● Task prompt:
Rewrite all of the material below with every "weathered driftwood" changed to "floating log" and nothing else altered, leaving out the pictures.

===== Dataset records

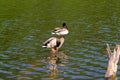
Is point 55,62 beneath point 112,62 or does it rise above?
above

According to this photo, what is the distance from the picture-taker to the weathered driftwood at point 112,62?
85.8ft

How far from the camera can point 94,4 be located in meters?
67.4

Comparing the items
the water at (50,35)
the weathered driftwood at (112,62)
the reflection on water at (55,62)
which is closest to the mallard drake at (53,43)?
the reflection on water at (55,62)

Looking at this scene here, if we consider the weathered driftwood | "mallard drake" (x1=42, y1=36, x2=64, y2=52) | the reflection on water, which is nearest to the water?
the reflection on water

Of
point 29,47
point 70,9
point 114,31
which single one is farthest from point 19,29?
point 70,9

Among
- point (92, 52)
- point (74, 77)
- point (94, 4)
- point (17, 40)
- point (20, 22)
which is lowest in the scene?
point (74, 77)

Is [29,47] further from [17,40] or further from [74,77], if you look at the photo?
[74,77]

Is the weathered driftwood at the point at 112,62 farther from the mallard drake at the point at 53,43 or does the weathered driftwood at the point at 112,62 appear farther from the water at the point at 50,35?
the mallard drake at the point at 53,43

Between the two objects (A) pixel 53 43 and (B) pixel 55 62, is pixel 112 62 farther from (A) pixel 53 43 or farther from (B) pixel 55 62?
(A) pixel 53 43

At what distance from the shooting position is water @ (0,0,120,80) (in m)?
29.3

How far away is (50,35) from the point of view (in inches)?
1686

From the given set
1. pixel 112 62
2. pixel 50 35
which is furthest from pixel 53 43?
pixel 112 62

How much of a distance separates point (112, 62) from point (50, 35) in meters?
17.3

==========

● Written solution:
Is point 55,62 beneath point 112,62 or does it rise above?
above

According to this photo, what is the distance from the picture-taker to the floating log at point 112,62?
85.8ft

How far from the camera can point 94,4 be located in meters?
67.4

Comparing the items
the water at (50,35)
the floating log at (112,62)
the reflection on water at (55,62)
which is closest to the mallard drake at (53,43)?
the reflection on water at (55,62)

Looking at this scene here, if we consider the floating log | "mallard drake" (x1=42, y1=36, x2=64, y2=52) | the reflection on water, which is nearest to the water?
the reflection on water

Of
point 29,47
point 70,9
point 114,31
which single one is farthest from point 19,29?
point 70,9

Among
- point (92, 52)
- point (74, 77)
- point (94, 4)
- point (17, 40)
- point (20, 22)
which is lowest in the scene?
point (74, 77)

Is [29,47] further from [17,40] or further from [74,77], if you look at the photo?
[74,77]

Is the floating log at the point at 112,62 farther from the mallard drake at the point at 53,43 or does the floating log at the point at 112,62 appear farther from the water at the point at 50,35?
the mallard drake at the point at 53,43

Between the two objects (A) pixel 53 43 and (B) pixel 55 62, is pixel 112 62 farther from (A) pixel 53 43 or farther from (B) pixel 55 62?
(A) pixel 53 43

At what distance from the shooting position is water @ (0,0,120,80) (in m)?
29.3

How far away is (50,35) from the point of view (in inches)?
1686

From the given set
1. pixel 112 62
2. pixel 50 35
which is furthest from pixel 53 43?
pixel 112 62

How much of a distance separates point (112, 62) from point (50, 35) in meters?
17.3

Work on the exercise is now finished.